I got to reflecting on the the mission of product management. Given it’s such a wide role, and manifests in a variety of flavors across companies, I couldn’t come up with a single “model” for how it should work. But I searched for some commonalities.
Three words that get tossed around when product managers commiserate in a bar (or online) are influence, authority and accountability. Influence is often discussed as something that’s mutually exclusive to authority. And product managers often yearn for more authority. Accountability is often discussed as in “how can I be accountable without authority?”
So do I need authority in order to be effective at product management?
Authority. I don’t have much, if any. Nor does my boss, if s/he works for the CEO. Nor does the CEO, if you have a board of directors. Nor does the board if you have venture investors or stockholders. You get the picture. We ALL have a boss who’s somehow more in charge of the product than us.
Which got me thinking about influence. Those with great influence tend to have tremendous power to shape & shift a company’s behavior. Sometimes, strong influencers are seen as having authority. I think this is the desired state for product managers.
Which leads to accountability. What am I accountable for if I have no authority?

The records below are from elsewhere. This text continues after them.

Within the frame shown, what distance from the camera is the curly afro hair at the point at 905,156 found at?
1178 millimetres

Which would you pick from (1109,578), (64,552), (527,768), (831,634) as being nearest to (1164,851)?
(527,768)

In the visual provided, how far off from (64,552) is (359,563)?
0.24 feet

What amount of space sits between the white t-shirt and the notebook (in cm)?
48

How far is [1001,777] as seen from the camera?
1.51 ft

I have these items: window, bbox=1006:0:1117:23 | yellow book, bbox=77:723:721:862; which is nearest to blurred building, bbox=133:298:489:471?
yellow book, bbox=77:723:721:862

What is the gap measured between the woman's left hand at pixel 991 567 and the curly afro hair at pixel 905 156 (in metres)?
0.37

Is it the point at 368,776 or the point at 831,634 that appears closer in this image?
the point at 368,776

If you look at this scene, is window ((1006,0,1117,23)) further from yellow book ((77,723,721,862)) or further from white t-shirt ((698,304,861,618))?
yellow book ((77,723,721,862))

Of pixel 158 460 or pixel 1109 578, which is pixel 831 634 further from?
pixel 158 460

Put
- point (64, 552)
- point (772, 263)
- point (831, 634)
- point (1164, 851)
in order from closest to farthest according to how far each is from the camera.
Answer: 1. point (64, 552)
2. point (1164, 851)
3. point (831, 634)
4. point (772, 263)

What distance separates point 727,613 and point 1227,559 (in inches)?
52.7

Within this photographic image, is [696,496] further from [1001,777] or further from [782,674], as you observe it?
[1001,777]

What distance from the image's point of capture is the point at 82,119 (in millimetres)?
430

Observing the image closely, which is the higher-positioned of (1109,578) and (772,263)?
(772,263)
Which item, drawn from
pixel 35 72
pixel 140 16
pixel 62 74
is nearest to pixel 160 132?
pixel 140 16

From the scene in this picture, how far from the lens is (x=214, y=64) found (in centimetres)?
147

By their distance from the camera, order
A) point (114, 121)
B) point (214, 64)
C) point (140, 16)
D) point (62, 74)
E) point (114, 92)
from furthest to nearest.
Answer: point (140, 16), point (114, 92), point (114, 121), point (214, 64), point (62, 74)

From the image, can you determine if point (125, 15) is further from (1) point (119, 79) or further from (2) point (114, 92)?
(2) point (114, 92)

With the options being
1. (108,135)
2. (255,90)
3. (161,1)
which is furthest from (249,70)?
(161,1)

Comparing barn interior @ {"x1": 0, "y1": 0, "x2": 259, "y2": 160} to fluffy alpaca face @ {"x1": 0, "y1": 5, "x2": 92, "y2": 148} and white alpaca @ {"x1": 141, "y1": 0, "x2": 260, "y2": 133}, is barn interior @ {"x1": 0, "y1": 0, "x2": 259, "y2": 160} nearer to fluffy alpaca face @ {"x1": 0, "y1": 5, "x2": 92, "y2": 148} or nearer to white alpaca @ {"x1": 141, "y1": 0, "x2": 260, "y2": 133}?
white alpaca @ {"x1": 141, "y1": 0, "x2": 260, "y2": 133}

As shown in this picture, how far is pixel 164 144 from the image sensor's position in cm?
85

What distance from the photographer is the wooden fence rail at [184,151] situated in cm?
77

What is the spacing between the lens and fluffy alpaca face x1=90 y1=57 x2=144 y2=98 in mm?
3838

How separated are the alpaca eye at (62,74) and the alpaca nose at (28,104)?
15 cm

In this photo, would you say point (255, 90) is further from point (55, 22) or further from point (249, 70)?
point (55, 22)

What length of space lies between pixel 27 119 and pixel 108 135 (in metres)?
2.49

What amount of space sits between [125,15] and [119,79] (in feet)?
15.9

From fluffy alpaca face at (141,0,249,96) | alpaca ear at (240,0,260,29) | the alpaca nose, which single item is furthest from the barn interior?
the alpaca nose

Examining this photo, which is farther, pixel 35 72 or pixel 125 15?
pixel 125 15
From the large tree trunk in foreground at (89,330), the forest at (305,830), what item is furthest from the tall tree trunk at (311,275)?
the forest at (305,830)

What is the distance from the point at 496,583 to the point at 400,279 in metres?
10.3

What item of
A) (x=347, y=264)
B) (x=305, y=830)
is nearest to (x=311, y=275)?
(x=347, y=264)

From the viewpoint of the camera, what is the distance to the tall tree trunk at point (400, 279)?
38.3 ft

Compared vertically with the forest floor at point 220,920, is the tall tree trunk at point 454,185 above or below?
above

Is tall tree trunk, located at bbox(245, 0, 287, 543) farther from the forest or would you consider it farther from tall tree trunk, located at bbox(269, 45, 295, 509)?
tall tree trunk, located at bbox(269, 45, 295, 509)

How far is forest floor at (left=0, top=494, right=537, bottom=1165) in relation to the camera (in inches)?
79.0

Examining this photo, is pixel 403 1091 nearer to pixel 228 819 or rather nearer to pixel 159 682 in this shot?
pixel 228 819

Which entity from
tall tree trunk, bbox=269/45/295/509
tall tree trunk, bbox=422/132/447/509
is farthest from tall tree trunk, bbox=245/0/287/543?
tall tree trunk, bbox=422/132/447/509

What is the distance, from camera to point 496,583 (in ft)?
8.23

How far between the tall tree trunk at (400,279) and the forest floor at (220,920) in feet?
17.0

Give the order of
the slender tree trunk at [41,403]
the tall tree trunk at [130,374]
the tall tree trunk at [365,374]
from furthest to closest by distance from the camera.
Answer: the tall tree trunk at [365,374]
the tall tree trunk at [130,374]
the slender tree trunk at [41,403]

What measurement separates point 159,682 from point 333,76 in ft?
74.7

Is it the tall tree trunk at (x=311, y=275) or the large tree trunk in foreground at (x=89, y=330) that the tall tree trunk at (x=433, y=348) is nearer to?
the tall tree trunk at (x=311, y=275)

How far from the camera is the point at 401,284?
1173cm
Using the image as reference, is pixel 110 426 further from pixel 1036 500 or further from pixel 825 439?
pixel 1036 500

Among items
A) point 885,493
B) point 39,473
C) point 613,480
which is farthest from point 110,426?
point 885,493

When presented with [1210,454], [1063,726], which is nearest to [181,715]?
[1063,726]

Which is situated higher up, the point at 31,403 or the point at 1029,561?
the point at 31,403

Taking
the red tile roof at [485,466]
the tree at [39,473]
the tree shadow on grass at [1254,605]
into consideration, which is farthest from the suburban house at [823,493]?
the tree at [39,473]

I’ve heard CEO’s, venture investors and board members say “I want my product managers to act like they are the CEO’s of their product”. If you’re a products company, isn’t the CEO the CEO of the product?
One is accountable, in my mind, for the quality of investment decisions and the quality of their implementation. Decisions meaning the trade-offs between competing investment priorities that yield maximum financial results. And our job is to facilitate this process. Really well.
How? Know your market. Know your buyers. Know their pain points. Know what solutions they will pay for.
Quality of implementation means knowing how to describe the solutions in accurate and compelling terms to those who will build & deliver them for you.
A final thought. As I’ve advanced in my career I find myself spending less time worrying about authority and more about influence. Ironically, with every passing year I gain more authority. Sure, the cynic in you might be thinking I’m just being smug. I don’t agree. I invest more time building bridges with peer functions and trying as best I can to ensure that, as a group, we make investment decisions based on sound preparation. And then implement them like crazy. That’s what I feel accountable for.